TASK OBJECTIVE: Retype the part of the Style Council text that begins at the words "The Style Council were" and stops after "more soulful direction.".

READING TEXT:
--------------------

The Style Council were a British band formed in late 1982 by Paul Weller, the former singer, songwriter and guitarist with the punk rock/new wave/mod revival band the Jam, and keyboardist Mick Talbot, previously a member of Dexys Midnight Runners, the Bureau and the Merton Parkas. The band enabled Weller to take his music in a more soulful direction.

The permanent line-up grew to include drummer Steve White and Weller's then-girlfriend, vocalist Dee C. Lee. Other artists such as Tracie Young, Tracey Thorn (Everything but the Girl), and drummer/percussionist Steve Sidelnyk (who has played for Madonna, Seal, Richard Ashcroft) also performed and collaborated with the group. As with Weller's previous band, most of the London-based group's hits were in their homeland, where they scored seven top 10 hits. The band also had hit singles and albums in Australia and New Zealand during the 1980s.

History

Formation and early releases 
The band was founded in late 1982 by Paul Weller and initially consisted only of himself and Mick Talbot, who Weller said he chose because "he shares my hatred of the rock myth and the rock culture". The band showed a diversity of musical styles. Singles "Speak Like a Child" (with its loud soul-influenced style), the extended funk of "Money-Go-Round", and the synth-ballad "Long Hot Summer" all featured Talbot on keyboards and organ, and reached number 4, number 11 and number 3 respectively on the UK Singles Chart. Near the end of 1983, these songs were compiled on Introducing The Style Council, a mini-album initially released in the US, Canada, Japan, and the Netherlands only. The Dutch version was heavily imported to the United Kingdom. In November 1983 the single "A Solid Bond in Your Heart" reached number 11 on the UK singles chart.

--------------------

INFORMATION SHOWN:

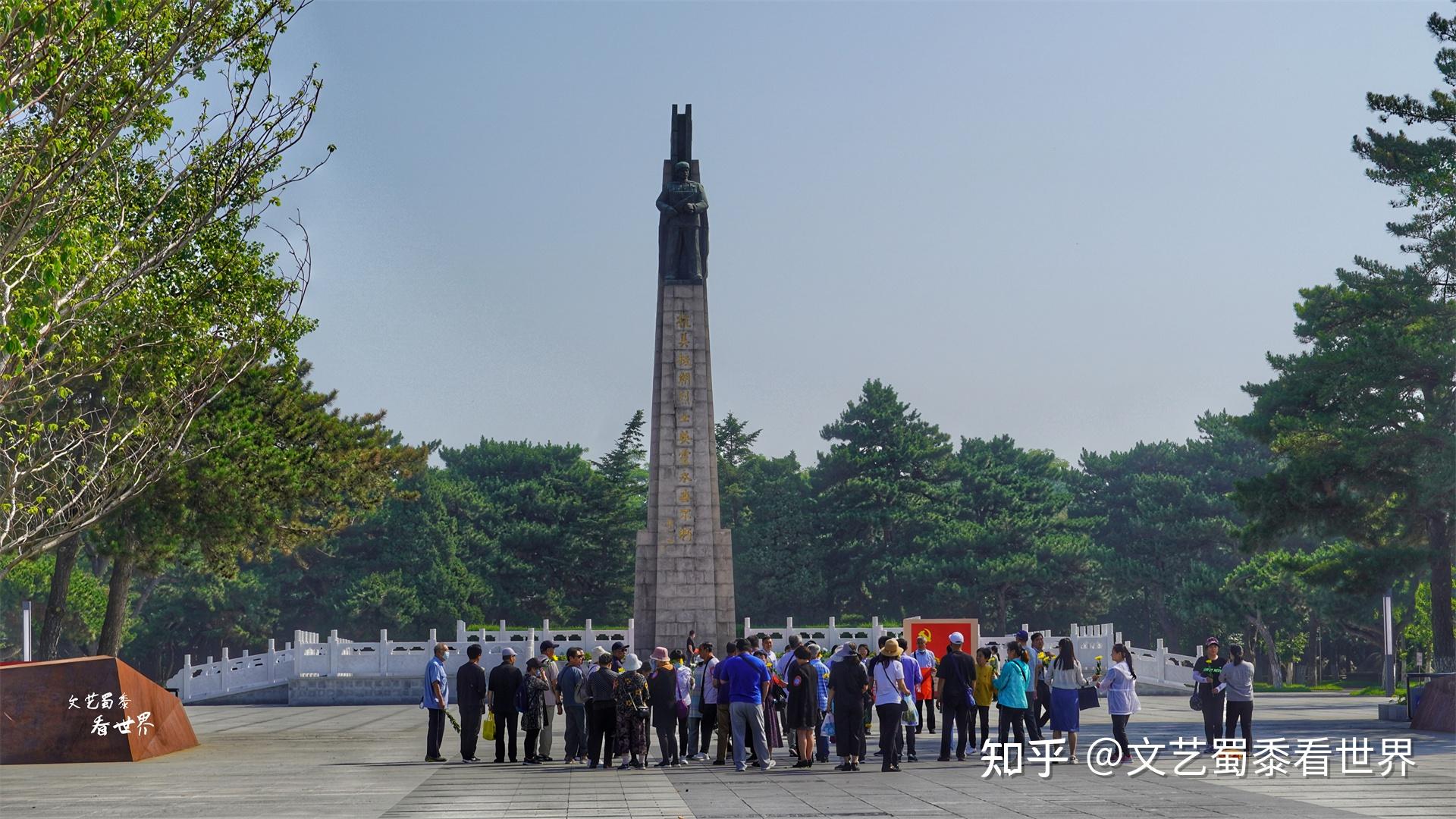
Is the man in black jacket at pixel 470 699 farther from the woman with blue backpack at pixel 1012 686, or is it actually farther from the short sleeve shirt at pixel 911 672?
the woman with blue backpack at pixel 1012 686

--------------------

OUTPUT:
The Style Council were a British band formed in late 1982 by Paul Weller, the former singer, songwriter and guitarist with the punk rock/new wave/mod revival band the Jam, and keyboardist Mick Talbot, previously a member of Dexys Midnight Runners, the Bureau and the Merton Parkas. The band enabled Weller to take his music in a more soulful direction.